__WORK INSTRUCTIONS__
Can you rewrite the items below, changing "wicker basket" to "woven basket" and leaving everything else as it is? Leave the pictures out of your answer.

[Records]
****************

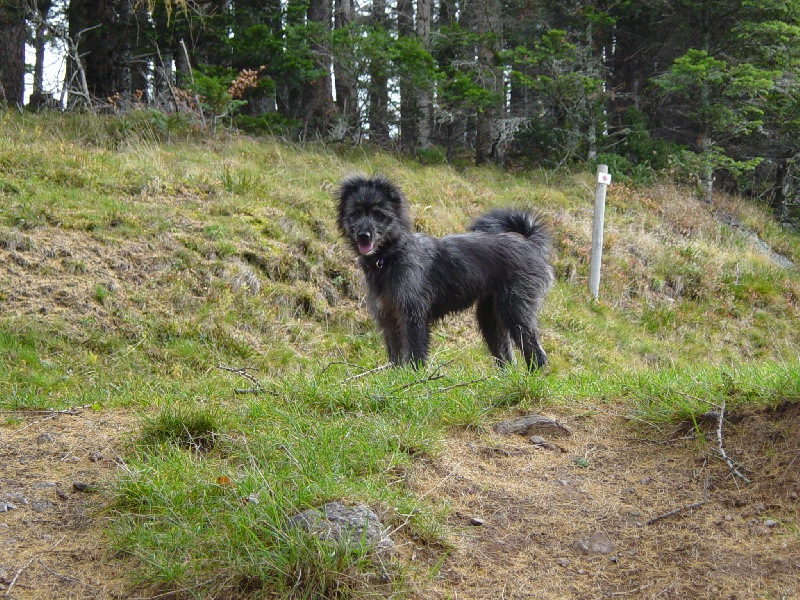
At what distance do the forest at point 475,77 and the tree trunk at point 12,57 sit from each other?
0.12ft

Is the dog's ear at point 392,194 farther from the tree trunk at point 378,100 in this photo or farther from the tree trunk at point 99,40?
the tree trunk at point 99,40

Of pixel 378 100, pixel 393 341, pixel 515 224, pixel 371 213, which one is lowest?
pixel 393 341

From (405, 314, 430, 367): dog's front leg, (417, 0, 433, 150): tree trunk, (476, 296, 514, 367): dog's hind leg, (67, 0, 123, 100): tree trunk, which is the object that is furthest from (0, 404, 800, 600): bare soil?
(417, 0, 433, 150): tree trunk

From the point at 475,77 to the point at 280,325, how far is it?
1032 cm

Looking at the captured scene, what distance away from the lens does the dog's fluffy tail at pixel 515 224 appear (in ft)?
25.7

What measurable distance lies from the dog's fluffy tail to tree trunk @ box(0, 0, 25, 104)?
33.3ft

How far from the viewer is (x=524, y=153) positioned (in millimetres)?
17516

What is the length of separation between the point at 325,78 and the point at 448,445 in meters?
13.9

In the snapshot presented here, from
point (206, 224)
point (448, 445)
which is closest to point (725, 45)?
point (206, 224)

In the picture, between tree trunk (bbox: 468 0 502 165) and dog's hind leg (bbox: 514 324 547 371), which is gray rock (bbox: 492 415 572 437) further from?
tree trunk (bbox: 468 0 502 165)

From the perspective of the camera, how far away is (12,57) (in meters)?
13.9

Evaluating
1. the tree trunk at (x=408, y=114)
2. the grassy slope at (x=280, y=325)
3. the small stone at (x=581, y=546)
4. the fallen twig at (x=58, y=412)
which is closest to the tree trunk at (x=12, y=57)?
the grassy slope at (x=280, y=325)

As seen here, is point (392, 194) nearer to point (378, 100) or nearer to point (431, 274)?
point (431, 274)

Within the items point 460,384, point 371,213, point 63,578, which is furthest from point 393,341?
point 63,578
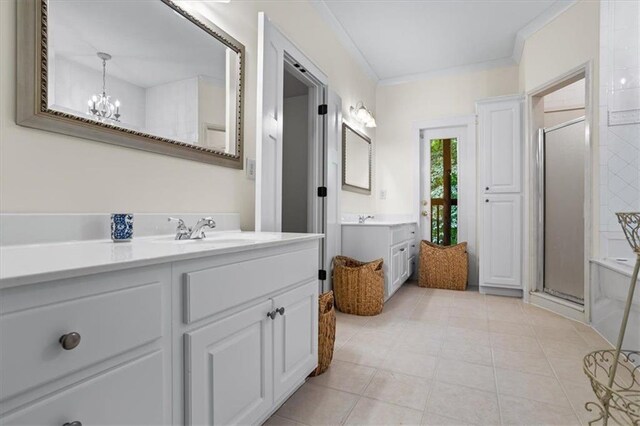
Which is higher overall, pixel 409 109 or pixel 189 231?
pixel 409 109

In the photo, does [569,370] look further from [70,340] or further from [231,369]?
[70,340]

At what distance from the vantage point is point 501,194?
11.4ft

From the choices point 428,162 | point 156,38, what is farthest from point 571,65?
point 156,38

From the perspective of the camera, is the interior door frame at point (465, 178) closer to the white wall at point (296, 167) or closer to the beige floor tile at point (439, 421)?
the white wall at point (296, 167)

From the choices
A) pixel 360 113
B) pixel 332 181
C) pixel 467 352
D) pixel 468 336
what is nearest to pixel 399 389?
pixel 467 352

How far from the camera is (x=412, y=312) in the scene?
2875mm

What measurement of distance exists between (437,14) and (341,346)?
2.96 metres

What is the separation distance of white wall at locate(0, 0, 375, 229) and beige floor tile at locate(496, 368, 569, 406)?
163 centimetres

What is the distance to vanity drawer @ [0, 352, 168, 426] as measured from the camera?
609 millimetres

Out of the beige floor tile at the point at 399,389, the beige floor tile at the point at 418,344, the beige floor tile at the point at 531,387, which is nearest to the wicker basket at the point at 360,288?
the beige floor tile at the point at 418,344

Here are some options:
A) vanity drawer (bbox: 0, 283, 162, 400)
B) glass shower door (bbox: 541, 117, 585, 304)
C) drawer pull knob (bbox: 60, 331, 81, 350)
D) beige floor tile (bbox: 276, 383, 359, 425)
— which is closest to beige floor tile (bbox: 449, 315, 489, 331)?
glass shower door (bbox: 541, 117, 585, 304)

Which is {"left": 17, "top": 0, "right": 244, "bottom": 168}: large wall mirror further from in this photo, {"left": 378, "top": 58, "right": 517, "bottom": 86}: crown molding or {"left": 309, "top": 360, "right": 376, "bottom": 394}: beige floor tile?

****************

__WRITTEN ANSWER__
At what distance do the forest at point 475,77 and the tree trunk at point 12,57 sit from each other?
0.12ft

Is the dog's ear at point 392,194 farther from the tree trunk at point 378,100 in this photo or farther from the tree trunk at point 99,40?
the tree trunk at point 99,40

Of pixel 378 100, pixel 393 341, pixel 515 224, pixel 371 213, which one is lowest?
pixel 393 341

From (405, 314, 430, 367): dog's front leg, (417, 0, 433, 150): tree trunk, (476, 296, 514, 367): dog's hind leg, (67, 0, 123, 100): tree trunk, which is the object that is furthest from (0, 404, 800, 600): bare soil?
(417, 0, 433, 150): tree trunk

From the point at 475,77 to the point at 280,325, how far is it?
1032 cm

Looking at the captured scene, what distance away from the lens does the dog's fluffy tail at pixel 515 224 appear (in ft)?
25.7

What measurable distance lies from the dog's fluffy tail to tree trunk @ box(0, 0, 25, 104)?
33.3ft

How far from the viewer is (x=524, y=153) positioned (in millimetres)?
17516

What is the length of separation between the point at 325,78 and the point at 448,445 in meters?
13.9

In the snapshot presented here, from
point (206, 224)
point (448, 445)
which is closest to point (725, 45)?
point (206, 224)

In the picture, between tree trunk (bbox: 468 0 502 165) and dog's hind leg (bbox: 514 324 547 371), which is gray rock (bbox: 492 415 572 437) further from?
tree trunk (bbox: 468 0 502 165)

From the perspective of the camera, how far away is (12,57) (in meters)?
13.9

Evaluating
1. the tree trunk at (x=408, y=114)
2. the grassy slope at (x=280, y=325)
3. the small stone at (x=581, y=546)
4. the fallen twig at (x=58, y=412)
which is closest to the tree trunk at (x=12, y=57)?
the grassy slope at (x=280, y=325)

As seen here, is point (392, 194) nearer to point (378, 100) or nearer to point (431, 274)?
point (431, 274)

Within the items point 460,384, point 371,213, point 63,578, which is furthest from point 393,341?
point 63,578
Which is higher overall, pixel 409 109 or pixel 189 231?
pixel 409 109

In the photo, does [569,370] look further from [70,340] or further from [231,369]?
[70,340]

At what distance from the vantage point is point 501,194?
11.4ft

From the choices point 428,162 | point 156,38, what is farthest from point 571,65?
point 156,38

From the perspective of the camera, is the interior door frame at point (465, 178) closer to the white wall at point (296, 167) or closer to the beige floor tile at point (439, 421)?
the white wall at point (296, 167)

From the choices
A) pixel 360 113
B) pixel 332 181
C) pixel 467 352
D) pixel 468 336
what is nearest to pixel 399 389?
pixel 467 352

How far from the camera is (x=412, y=312) in the scene?
2875mm

What measurement of distance exists between (437,14) and (341,346)?
2.96 metres

What is the separation distance of white wall at locate(0, 0, 375, 229) and beige floor tile at locate(496, 368, 569, 406)?
163 centimetres

What is the distance to vanity drawer @ [0, 352, 168, 426] as measured from the camera?
609 millimetres

Out of the beige floor tile at the point at 399,389, the beige floor tile at the point at 418,344, the beige floor tile at the point at 531,387, which is nearest to the woven basket at the point at 360,288?
the beige floor tile at the point at 418,344

Here are some options:
A) vanity drawer (bbox: 0, 283, 162, 400)
B) glass shower door (bbox: 541, 117, 585, 304)
C) drawer pull knob (bbox: 60, 331, 81, 350)
D) beige floor tile (bbox: 276, 383, 359, 425)
— which is closest to beige floor tile (bbox: 449, 315, 489, 331)?
glass shower door (bbox: 541, 117, 585, 304)

Which is {"left": 17, "top": 0, "right": 244, "bottom": 168}: large wall mirror further from in this photo, {"left": 378, "top": 58, "right": 517, "bottom": 86}: crown molding or {"left": 309, "top": 360, "right": 376, "bottom": 394}: beige floor tile?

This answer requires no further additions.